Keadaan di sana hujan deras, awan mengempal sangat hitam, kilat petir bersaut-sautan, angin bertiup sangat kencang semua orang ketakutan berbondong-bondong lari demi menyelamatkan diri sendiri. Mereka berpikir ini adalah akhir dari kehidupan semua makhluk di muka bumi ini, tetapi tidak dengan sosok perempuan berambut hitam panjang dan berparas cantik sedang berenang meratapi rasa sakitnya sambil melihat kekacawan yang terjadi di kampung ini.
***
Tigo terbangun dengan napas tersengal dan tubuh basah oleh keringat dingin. Di kamar kos sempitnya di Jakarta, cahaya dari layar laptop yang tertinggal menyala menerangi wajahnya yang pucat. Mimpi itu lagi, air yang mengamuk, menenggelamkan perkampungan, dan suara jeritan anak kecil yang menggema, mengguncang sanubarinya.
Ia menatap langit-langit kamar, mencoba menenangkan diri. Sudah dua bulan terakhir mimpi itu datang nyaris setiap malam. Sebagai mahasiswa teknik sipil semester akhir, Tigo menolak mentah-mentah untuk mengaitkan mimpinya dengan hal mistis. “Pasti cuma stres skripsi,” gumamnya sambil mengusap wajah.
Namun, semua menjadi lebih rumit saat ia menerima telepon dari seseorang bernama Nai Tiurma.
“Tigo Sihotang?”
“Iya, saya.”
“Saya Bou jauh dari pihak ayahmu. Kakekmu, Opung Samosir telah meninggal. Beliau meninggalkan sesuatu untukmu di kampung halaman kami, dekat Danau Toba.”

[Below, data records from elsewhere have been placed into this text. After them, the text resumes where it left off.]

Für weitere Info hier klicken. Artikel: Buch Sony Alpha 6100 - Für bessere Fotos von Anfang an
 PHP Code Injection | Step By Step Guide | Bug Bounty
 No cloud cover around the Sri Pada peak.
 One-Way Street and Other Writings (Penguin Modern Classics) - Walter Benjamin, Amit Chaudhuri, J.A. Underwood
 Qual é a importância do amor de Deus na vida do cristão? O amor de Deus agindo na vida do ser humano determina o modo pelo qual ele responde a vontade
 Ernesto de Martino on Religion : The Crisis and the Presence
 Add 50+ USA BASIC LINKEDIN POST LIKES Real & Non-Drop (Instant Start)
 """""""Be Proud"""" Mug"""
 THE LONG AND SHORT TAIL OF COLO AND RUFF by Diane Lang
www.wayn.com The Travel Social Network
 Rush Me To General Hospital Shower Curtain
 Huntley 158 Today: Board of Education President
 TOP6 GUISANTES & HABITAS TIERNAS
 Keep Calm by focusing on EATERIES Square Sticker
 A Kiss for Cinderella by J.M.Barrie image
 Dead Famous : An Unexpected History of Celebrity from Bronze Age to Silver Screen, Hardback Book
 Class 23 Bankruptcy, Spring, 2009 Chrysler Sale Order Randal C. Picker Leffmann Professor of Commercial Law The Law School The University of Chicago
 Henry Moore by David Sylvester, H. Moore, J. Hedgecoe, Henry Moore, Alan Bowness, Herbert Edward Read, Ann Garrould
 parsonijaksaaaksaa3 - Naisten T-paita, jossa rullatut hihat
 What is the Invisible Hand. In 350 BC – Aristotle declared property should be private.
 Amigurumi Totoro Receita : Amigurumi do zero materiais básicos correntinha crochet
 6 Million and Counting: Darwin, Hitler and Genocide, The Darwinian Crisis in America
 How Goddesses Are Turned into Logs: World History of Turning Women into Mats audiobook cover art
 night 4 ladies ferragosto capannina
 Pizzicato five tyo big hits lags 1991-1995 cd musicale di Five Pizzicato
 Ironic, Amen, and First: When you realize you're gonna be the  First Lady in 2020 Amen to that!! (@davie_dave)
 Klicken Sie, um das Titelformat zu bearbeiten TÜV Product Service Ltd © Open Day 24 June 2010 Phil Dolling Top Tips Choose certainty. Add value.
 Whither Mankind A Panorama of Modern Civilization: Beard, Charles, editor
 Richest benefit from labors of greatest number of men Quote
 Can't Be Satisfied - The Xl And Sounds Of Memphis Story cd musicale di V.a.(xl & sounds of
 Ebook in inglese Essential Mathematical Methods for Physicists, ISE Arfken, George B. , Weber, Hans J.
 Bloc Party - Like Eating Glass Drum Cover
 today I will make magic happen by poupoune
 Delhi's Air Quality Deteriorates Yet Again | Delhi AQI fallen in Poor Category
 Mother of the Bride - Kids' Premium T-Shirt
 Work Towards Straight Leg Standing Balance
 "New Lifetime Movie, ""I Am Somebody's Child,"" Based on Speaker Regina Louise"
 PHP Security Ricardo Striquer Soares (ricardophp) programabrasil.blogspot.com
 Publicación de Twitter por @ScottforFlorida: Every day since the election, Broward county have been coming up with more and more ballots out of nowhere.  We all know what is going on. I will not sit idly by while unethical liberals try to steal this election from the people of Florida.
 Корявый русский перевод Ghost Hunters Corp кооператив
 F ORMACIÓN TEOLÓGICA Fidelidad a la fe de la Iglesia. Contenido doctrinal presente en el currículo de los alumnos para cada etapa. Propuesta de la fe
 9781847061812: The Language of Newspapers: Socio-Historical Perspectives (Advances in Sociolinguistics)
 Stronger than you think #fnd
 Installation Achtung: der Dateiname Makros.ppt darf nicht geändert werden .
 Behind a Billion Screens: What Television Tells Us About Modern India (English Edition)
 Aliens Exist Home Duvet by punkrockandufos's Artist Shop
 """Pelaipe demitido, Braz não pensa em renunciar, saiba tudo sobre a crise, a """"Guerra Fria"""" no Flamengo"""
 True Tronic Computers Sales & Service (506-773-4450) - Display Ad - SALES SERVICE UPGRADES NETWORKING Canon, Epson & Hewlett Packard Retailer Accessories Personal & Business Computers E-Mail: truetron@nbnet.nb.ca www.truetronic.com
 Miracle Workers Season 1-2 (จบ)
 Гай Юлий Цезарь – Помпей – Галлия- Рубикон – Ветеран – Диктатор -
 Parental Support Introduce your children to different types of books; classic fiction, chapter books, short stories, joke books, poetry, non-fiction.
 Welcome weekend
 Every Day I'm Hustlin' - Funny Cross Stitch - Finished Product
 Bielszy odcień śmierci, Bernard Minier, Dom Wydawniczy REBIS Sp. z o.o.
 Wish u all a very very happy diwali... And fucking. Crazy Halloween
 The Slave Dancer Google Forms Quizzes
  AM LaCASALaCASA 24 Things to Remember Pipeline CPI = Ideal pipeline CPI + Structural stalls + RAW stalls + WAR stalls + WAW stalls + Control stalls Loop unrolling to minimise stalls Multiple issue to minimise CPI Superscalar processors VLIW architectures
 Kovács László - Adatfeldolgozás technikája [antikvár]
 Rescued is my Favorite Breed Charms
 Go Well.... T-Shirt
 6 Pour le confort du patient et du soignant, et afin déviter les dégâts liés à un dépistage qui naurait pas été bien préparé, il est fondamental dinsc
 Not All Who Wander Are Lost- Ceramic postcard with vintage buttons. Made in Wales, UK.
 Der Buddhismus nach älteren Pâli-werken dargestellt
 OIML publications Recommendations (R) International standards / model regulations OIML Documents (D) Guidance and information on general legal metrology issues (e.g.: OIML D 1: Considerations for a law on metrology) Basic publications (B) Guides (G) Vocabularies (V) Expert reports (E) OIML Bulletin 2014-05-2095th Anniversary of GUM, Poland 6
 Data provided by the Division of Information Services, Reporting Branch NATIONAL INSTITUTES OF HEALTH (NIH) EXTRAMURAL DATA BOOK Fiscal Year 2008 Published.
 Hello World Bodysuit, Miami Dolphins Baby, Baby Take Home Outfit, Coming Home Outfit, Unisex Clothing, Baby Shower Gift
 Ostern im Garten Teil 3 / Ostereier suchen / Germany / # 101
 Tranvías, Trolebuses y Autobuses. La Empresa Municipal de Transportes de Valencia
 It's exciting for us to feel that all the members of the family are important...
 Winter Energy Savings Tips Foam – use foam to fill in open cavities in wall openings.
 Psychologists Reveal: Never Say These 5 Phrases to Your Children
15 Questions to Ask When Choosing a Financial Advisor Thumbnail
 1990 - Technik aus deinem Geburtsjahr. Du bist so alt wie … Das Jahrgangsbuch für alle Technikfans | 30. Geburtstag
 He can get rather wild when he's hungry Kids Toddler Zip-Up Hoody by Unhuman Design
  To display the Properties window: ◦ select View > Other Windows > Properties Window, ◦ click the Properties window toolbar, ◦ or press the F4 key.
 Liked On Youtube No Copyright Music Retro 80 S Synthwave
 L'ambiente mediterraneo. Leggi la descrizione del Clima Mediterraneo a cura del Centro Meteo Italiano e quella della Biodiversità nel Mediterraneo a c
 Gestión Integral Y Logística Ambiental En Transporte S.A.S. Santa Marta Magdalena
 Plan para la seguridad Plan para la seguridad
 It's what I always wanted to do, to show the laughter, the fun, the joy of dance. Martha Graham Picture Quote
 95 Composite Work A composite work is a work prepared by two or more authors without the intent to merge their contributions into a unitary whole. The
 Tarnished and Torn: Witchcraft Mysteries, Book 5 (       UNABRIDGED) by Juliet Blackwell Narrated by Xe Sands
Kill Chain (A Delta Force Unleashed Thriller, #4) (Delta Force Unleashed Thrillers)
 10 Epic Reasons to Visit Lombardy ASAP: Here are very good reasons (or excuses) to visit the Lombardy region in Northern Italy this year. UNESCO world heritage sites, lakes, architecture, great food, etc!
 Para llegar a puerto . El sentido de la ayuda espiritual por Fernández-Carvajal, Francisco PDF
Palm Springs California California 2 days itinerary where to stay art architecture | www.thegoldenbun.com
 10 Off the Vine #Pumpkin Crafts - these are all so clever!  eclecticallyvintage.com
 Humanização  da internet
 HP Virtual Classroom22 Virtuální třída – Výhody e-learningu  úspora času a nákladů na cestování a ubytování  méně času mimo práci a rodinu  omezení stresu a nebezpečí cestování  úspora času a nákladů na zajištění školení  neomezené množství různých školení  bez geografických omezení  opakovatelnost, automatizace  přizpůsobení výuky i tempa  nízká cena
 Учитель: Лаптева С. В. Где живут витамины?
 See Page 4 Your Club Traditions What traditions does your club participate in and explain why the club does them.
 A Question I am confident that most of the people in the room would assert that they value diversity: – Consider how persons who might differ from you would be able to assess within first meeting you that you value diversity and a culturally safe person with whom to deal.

Tigo terdiam. Ia bahkan tak pernah tahu nama lengkap kakeknya, apalagi bertemu langsung. Ibunya, yang membesarkannya sendiri di Jakarta, selalu menghindar jika topik keluarga ayah muncul. Tapi anehnya, malam setelah telepon itu, mimpi Tigo menjadi lebih jelas, seorang lelaki tua memanggilnya dari danau yang tenang, “Mulak… Mulakk, Tigo… nungga juppang be tikkim.”
Ia memutuskan. Meski ibunya menolak keras, Tigo membeli tiket pesawat ke Sumatera Utara. Ia tak lagi yakin semuanya hanya kebetulan.
Tigo berdiri di tepi dermaga kecil, memandang luasnya Danau Toba. Angin dingin menyapu wajahnya, membawa aroma tanah dan air yang asing namun akrab.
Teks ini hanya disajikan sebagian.